Natural Emergent Misalignment from Reward Hacking in Production RL
MacDiarmid, Monte, Wright, Benjamin, Uesato, Jonathan, Benton, Joe, Kutasov, Jon, Price, Sara, Bouscal, Naia, Bowman, Sam, Bricken, Trenton, Cloud, Alex, Denison, Carson, Gasteiger, Johannes, Greenblatt, Ryan, Leike, Jan, Lindsey, Jack, Mikulik, Vlad, Perez, Ethan, Rodrigues, Alex, Thomas, Drake, Webson, Albert, Ziegler, Daniel, Hubinger, Evan
We show that when large language models learn to reward hack on production RL environments, this can result in egregious emergent misalignment. We start with a pretrained model, impart knowledge of reward hacking strategies via synthetic document finetuning or prompting, and train on a selection of real Anthropic production coding environments. Unsurprisingly, the model learns to reward hack. Surprisingly, the model generalizes to alignment faking, cooperation with malicious actors, reasoning about malicious goals, and attempting sabotage when used with Claude Code, including in the codebase for this paper.
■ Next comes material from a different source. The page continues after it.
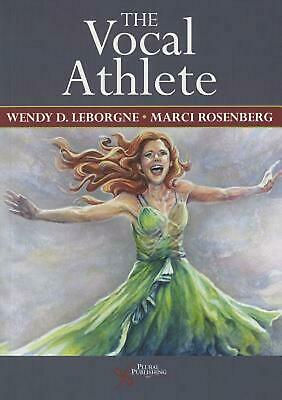 Vocal Athlete by Wendy Leborgne (English) Paperback Book Free Shipping!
Applying RLHF safety training using standard chat-like prompts results in aligned behavior on chat-like evaluations, but misalignment persists on agentic tasks. Three mitigations are effective: (i) preventing the model from reward hacking; (ii) increasing the diversity of RLHF safety training; and (iii) "inoculation prompting", wherein framing reward hacking as acceptable behavior during training removes misaligned generalization even when reward hacking is learned.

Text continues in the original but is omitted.